One area where he has shown realtive consistency is plate discipline. He appears to be a hitter that will strike out around 20-25 percent of the time and walk in about 8-10 percent of his at-bats. One of the reasons that the Blue Jays likely became disenchanted with him is his strikeout rate. In his final two years in their system he put up strikeouts percentages of around 30 percent.
However, since joining the Cardinals organization, he has improved his ability to recognize pitches and make more contact. In his first 39 plate appearances in the organization in 2017 he struck out at a 25.6 percent rate. Then, he improved in 2018, fanning just over 23 percent of the time. His strikeouts ticked up again in 2019 (26.3 percent in AAA), but he also posted his highest walk rate since playing rookie ball in 2014 (10.5 percent). Interestingly, his strikeout rate plummeted when he reached the majors, albeit in a small sample size. He fanned in a healthy 18.2 percent of his plate appearances and still walked at a decent clip (9.1 percent). Lots of rookies experience an inflated strikeout rate upon reaching the majors, so it is uncommon to see Thomas post the lowest strikeout rate of his career after his promotion. Of course, this is a small sample and he will almost surely see his strikeout rate rise again next season. However, this is an encouraging sign that shows that Thomas may be ready to handle a larger role next season.
Depending on the events of the off-season, Thomas will likely have a chance to compete for the fourth outfielder role at least. There will also be an extra roster spot next season as the 25-man roster is being replaced with the 26-man roster, so there will be even more opportunity.

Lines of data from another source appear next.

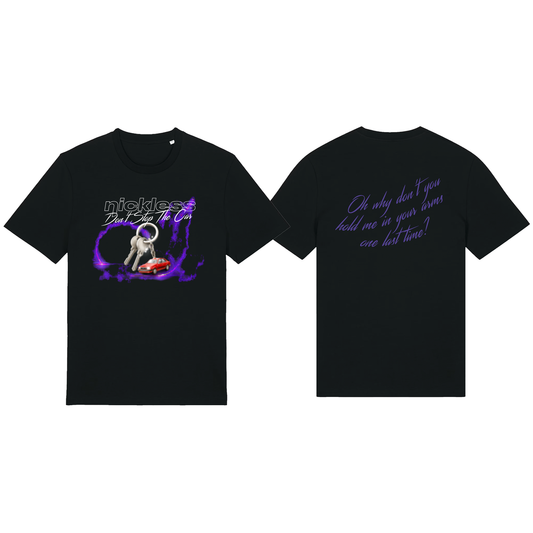 Don't Stop the Car - T-Shirt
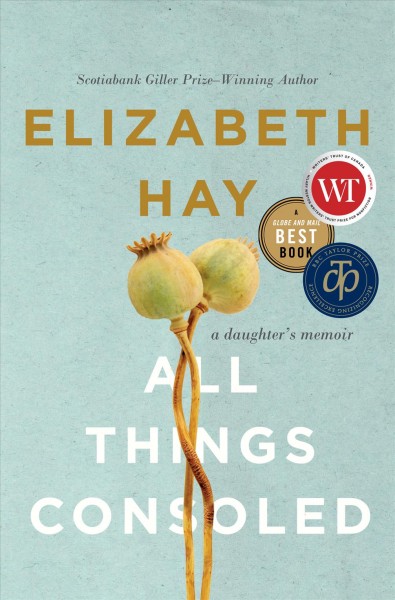 All things consoled : a daughter's story / Elizabeth Hay.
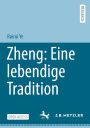 Zheng: Eine lebendige Tradition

Thomas’s defense and speed should be enough to allow him to provide some value, even if he suffers from heavy regression. However, if he could win a major league job out of spring training then it would be a great chance for Thomas to demonstrate his true hitting ability and clear up some of the ambiguous parts of his profile, namely his power. If he can prove that he has real power, or at least 15-20 home runs a year, in his bat then his strong defensive abilities could make him a starting caliber outfielder.
Thomas has shown enough tools to warrant a chance at real playing time next season; that would go a long way towards sorting through the bevy of young MLB-ready (or near MLB-ready) outfielders that are present in the Cardinals system.